— START OF Excerpt provided —

Tag Archives: graphs

Another great question from College Algebra

Here is something cool that happened in College Algebra today. We were doing a short thing to summarize our domain and range work before moving on.

A student asked, Is the only way to find range to make a graph?

This stopped me in my tracks. I had not really thought about the knowledge I draw on when identifying the range of a function, and the question cut to the heart of the matter.

My gut instinct answer was yes. But I wanted to explore that a little. I concocted a silly function to do so. $\sqrt[3]{x^{5}+x^{2}}+x^{2}-sin(x)$. I wanted to say that I would need to graph that to know its range.

But the longer I looked at it, the more clear it was that I knew a lot about this silly thing without graphing it. The $x^{2}$ term dominates, for instance, in the long run, so I know it goes to infinity on both sides of the y-axis. I could see that 0 is in both the domain and the range.

But I wasn’t 100% sure whether there were any negative values for the function.

Later in the day, this got me thinking about end behavior. This is why we teach that end behavior silliness, right? It’s not about end behavior, it’s about knowing what values can come out of a function, and having a basis for knowing this.

I am brainstorming here. The point is that the student question showed a sign of her learning, and it pushed me to rethink something too. Win-win.

Another cool thing happened, too. We were comparing $y= x^{2}$ and $y=2^{x}$, looking for sameness and difference. I had to push to get domain and range on the table.

We agreed that the two functions have the same domain—all real numbers. We were split on whether they have the same range.

But not for the reason I expected. Not at all.

A student argued that The only time when they are the same is when x=2. Therefore they do not have the same range.

My students found this argument compelling.

Ignore the second intersection point in the left half-plane. Focus on the essence of the argument.

— END OF Excerpt provided —

Aim 1 — Please print the passage of the College Algebra post that opens with the words containing "My gut instinct" and closes with "for knowing this.".
Aim 2 — In the College Algebra post, why is the writer confident, without graphing, that the made-up function goes to infinity on both sides of the y-axis?

— START OF Data excerpt —

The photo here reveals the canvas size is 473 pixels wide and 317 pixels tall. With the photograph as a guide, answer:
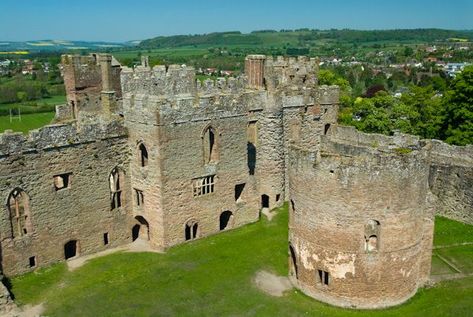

— END OF Data excerpt —

Written response 1 —
My gut instinct answer was yes. But I wanted to explore that a little. I concocted a silly function to do so. $\sqrt[3]{x^{5}+x^{2}}+x^{2}-sin(x)$. I wanted to say that I would need to graph that to know its range.

But the longer I looked at it, the more clear it was that I knew a lot about this silly thing without graphing it. The $x^{2}$ term dominates, for instance, in the long run, so I know it goes to infinity on both sides of the y-axis. I could see that 0 is in both the domain and the range.

But I wasn’t 100% sure whether there were any negative values for the function.

Later in the day, this got me thinking about end behavior. This is why we teach that end behavior silliness, right? It’s not about end behavior, it’s about knowing what values can come out of a function, and having a basis for knowing this.

Written response 2 — The $x^{2}$ term dominates the function in the long run, so the function goes to infinity on both sides of the y-axis.